Our doctors and nurses are working very, very, hard. It is not about them, it is about the system.
If you were waiting to drive your mother home from the hospital and you were told early in the morning that she was ready to go but that it was going to take until the late afternoon before the team could do the work required to discharge her, you would not be happy. We owe it to our patients and their families to redesign our systems when they are not meeting our needs. Our vision is “
to every patient every time we will provide that care that we would want for our own loved ones.” And, we don’t want our patients waiting unnecessarily.
I’m excited to report that last week we did a weeklong
Kaizen event (a review by staff to reduce waste and improve efficiency) on physician rounding. A team spent a week studying physician work on the medicine hospitalist service and the medicine resident service and they mapped all of the daily work and then started testing changes to that workflow. Team members were Jeff Biedronski, Michael Finegan, Lisa Griffee, Stephanie Mayoryk, Dr. Fred Chan, Dr. Ezza Khan, Dr. Rekha Motagi, Dr. Eugene Obah, Dr. Sajeet Sohi, Kathy Bull, Keith Jackson, Deb McCaffrey, Cate O'Connor, George Bayless, and Dr. John Saunders. The Team began with the evidence- the data on when physicians write the discharge order (peaking at 2 PM) and when patients actually leave (peaking at around 4 PM).
Their work included trying to plan the evening before who would be ready to leave the following morning; improving the signout from physicians going home in the morning to those coming in; and planning discharges to do a few each hour rather than all at once.
This work is very exciting because it “smoothes” or “load levels” the amount of work across the daylight hours, so if a patient is ready to go home early in the morning, they can, rather than have everyone go home in the afternoon.

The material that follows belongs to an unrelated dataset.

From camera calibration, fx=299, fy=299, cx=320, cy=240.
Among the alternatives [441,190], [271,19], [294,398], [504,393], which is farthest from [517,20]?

This effort is another example of GBMC learning to utilize engineering concepts as we standardize our work toward our goals. It’s not about relying on hard work and good intentions alone, nor about telling doctors and nurses to work harder and faster. I am so excited to show you the same graphs as above on the second day after the team implemented some changes!

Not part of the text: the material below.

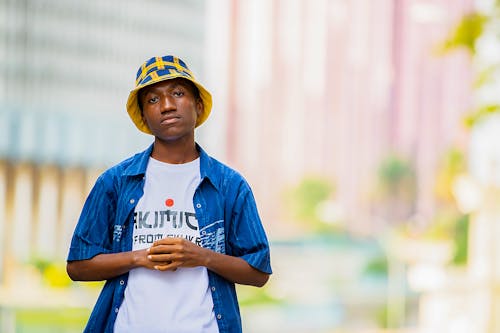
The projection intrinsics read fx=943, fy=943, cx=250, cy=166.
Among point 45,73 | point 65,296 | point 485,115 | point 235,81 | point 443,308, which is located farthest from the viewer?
point 235,81

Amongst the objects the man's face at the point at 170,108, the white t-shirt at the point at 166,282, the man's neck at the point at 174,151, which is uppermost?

Our goal is not for everyone to go home in the morning, rather the goal is for everyone to home as soon as possible after they no longer need to be in the hospital. We look forward to making this goal a reality in 2013.

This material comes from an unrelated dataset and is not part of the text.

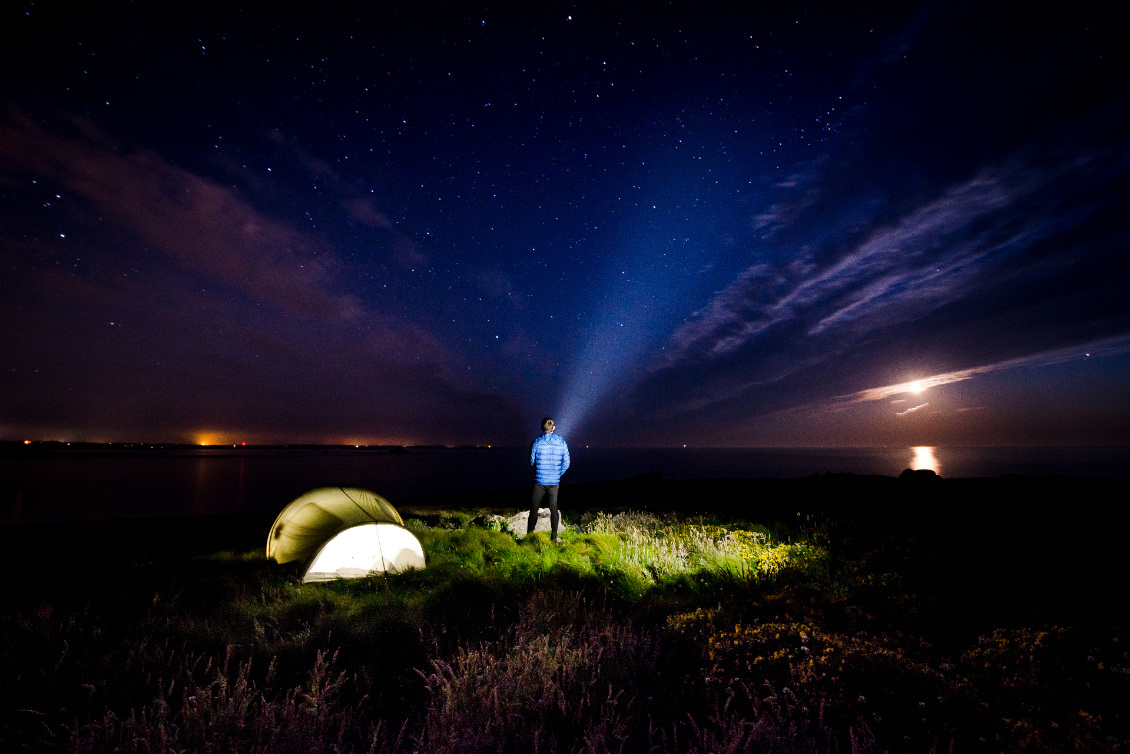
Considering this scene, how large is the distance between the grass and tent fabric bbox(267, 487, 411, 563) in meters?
1.19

Welcome to the GBMC Family
We have some very exciting news to share! We recently received commitments from two local outstanding physicians to join the GBMC Medical Staff. Drs. Michael Sellman and James Bernheimer will join the Department of Medicine as employed members of GBMA and will be leading our Division of Neurology and nationally-accredited Stroke program beginning July 1. This is an exciting and important event for GBMC as we build a strong hospital-based neurology practice.
Go Ravens!
One final thought for the week – Go Ravens! The GBMC family wishes the best of luck to our Baltimore Ravens in this weekend’s Super Bowl XLVII. Hopefully many staff, patients and visitors have enjoyed the lights, banners and other “Purple Fever” activities throughout the GBMC HealthCare system this week and I look forward to celebrating a victory for the Ravens on Sunday night!